TEXT BLOCK |
= = =

Patterns⚓︎

Patterns are used to match the text of a Line with a type of Marker. They are stored in a dictionary of regular expressions made with the python regex library .

Tip

For more info on regular expressions, you can check this useful website.

To test some of the expressions, you can use this online tool.

The dictionary stores regular expressions components. These components are used to form complex patterns. For example, the title component is used to detect a Section, a SecIndex or an OtherIndex.

Section and SecIndex Patterns⚓︎

Components⚓︎

A Section or SecIndex title is composed of potential introductory words (ex : "Chapter", "Part n°", ...), and a body.

# regular expression for a usual Section or a SecIndex
    ^
    (?P<intro>
      (?:(?i:section|partie|chapitre|annexe|appendix|appendice|volume|tome|pièce|piece)
      (\s+[Nn][°º])?
      )?
    )
    \s*
    {{body}}

The body of a title usually contains several parts : a numeration part with some types of separators (ex : "II.2-a", "A.2.c", ...), and a textual part - the actual title.

In the case of SecIndex (a title in a table of contents), there are also new separators such as dots and the page number. (ex : "Part 2 - Some Title ...... 4")

# regular expression for the body of a Section or SecIndex.

 {{numbering}}
    (?P<sep_spaces>
    \s?
    {{sep}}?
    \s+
    )
    {{title}}
    (:?\s*{{dot}}\s*{{page}})?
    \s*
    $

Usage in pdfstruct⚓︎

The patterns are combined with conditions in the methods of the Line object, specifically in is_potential_section_aux() and is_potential_section().

Source code in line.Line.is_potential_section_aux

def is_potential_section_aux(self, content=None, doc=None):
        """Filters the regexp with conditions before returning it to is_potential_section(), otherwise returns None. 

        Returns:
            regex.Match : an match object.
           """
        def acceptable_numbering_with_intro(numbering):
            # if there are several letters at the beggining of the numeration but they are not roman letters, it is not accepted.
            if re.match(r"^[\p{L}]{2,}$", numbering) and not re.match(r"^[ivxlIVXL]{1,4}", numbering):
                return False
            return True

        if not content:
            content = self.content

        # matching the line with the regexp (+ handling TimeOut exceptions )
        logger.debug(f"try potential section {self} content {content}")

= = =

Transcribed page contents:
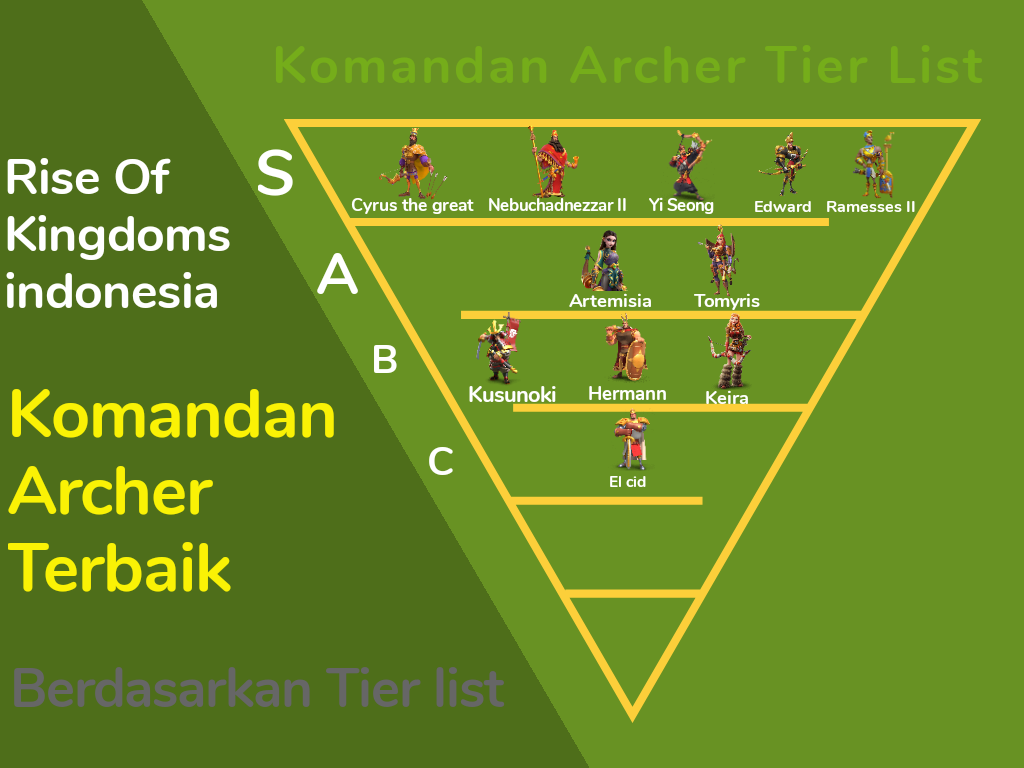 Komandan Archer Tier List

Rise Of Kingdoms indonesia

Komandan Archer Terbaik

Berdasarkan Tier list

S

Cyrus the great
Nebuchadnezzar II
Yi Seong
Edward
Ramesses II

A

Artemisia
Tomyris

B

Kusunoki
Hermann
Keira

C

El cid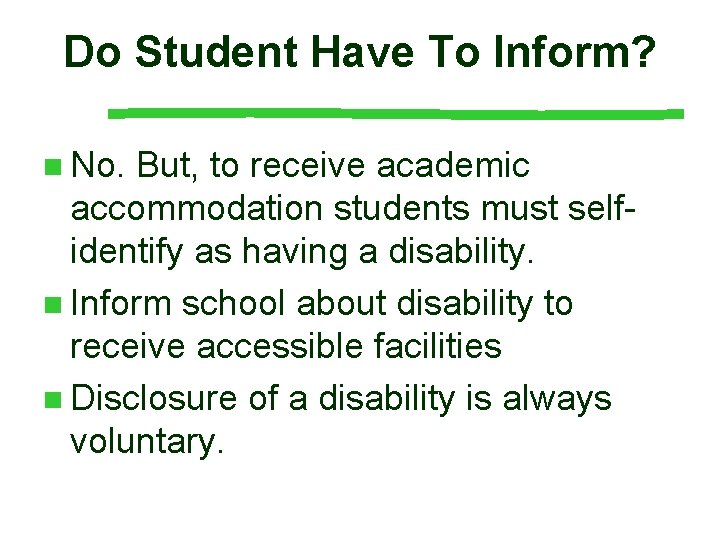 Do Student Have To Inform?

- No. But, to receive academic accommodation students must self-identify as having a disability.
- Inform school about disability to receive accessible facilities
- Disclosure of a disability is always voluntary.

= = =

REQUIRED WORK |
[a] According to the patterns documentation, in which two methods of the Line object are the patterns combined with conditions?
[b] Pick up the pdfstruct patterns documentation at the point where it stops and write the next part.

ANSWERS TO THE EXERCISES |
[a] is_potential_section_aux() and is_potential_section()

[b]
        try:
            m = SECTION_RE.match(content, timeout=1)

        except Exception:
            logger.exception(f"Timeout on SECTION_RE regexp on content {content}")
            m = None
        logger.debug(f"Page {self.page} test section on {content} => {m}")
        if m:
            logger.debug(
                f"<{m.group('sep')=}> <{m.group('sep_spaces')=}> <{m.group('intro')=}> <{m.group('post')=}> <{m.group('numbering')=}> <{m.group('page')=}> <{m.group('sep_spaces')=}> <{m.group('dot')=}>"
            )
        # checking if the match has enough valid groups to either be a Section or a Secindex.
        # It should have at least acceptable intro, numbering and separators 
        if m and (
            m.group("sep")
            or (m.group("intro") and acceptable_numbering_with_intro(m.group("numbering")))
            or m.group("post")
            or (m.group("page") and m.group("dot"))
            or self.acceptable_numbering(m.group("numbering"))
        ):
            logger.debug(
                f"acceptable section numbering={m.group('numbering')} is_acceptable={self.acceptable_numbering(m.group('numbering'))}"
            )
            # then, we can further check if the Section was already seen in the table of content in the SecIndex format.
            # if this is the first time we iterate over the document, this condition is ignored.
            if not doc or doc.is_section_in_index(Section(m)):
                logger.debug(f"Page {self.page} potential section {content}")
                return m
        return None

Source code in line.Line.is_potential_section

def is_potential_section(self, doc=None):
        """check if the line could be a section title, possibly with some constraints
        return the numbering if true otherwise None.

        Returns:
            str: the "num" group of the Match object
        """
        m = self.is_potential_section_aux()
        logger.debug(f"potential section HERE0 {m=}")
        # if m:
        #    logger.debug(f"got potential section {m.group('sep')=} {m.group('intro')=}
        #    {m.group('numbering')=} => {self.acceptable_numbering(m.group('numbering'))}")

        # We first check there are acceptable groups 
        if m and (
            m.group("sep")
            or m.group("intro")
            or self.acceptable_numbering(m.group("numbering"))
            or (m.group("page") and m.group("dot"))
        ):

            logger.debug("potential section HERE1")

            # If so, we first check for a SecIndex : if there are dots and a page number, it's probably an entry in a table of contents.
            if m.group("page") and m.group("dot") and len(m.group("dot")) > 2 and len(m.group("sep_spaces")):
                # tdm
                logger.debug(
                    f"Page {self.page} TDM <{self.content}> intro={m.group('intro')} "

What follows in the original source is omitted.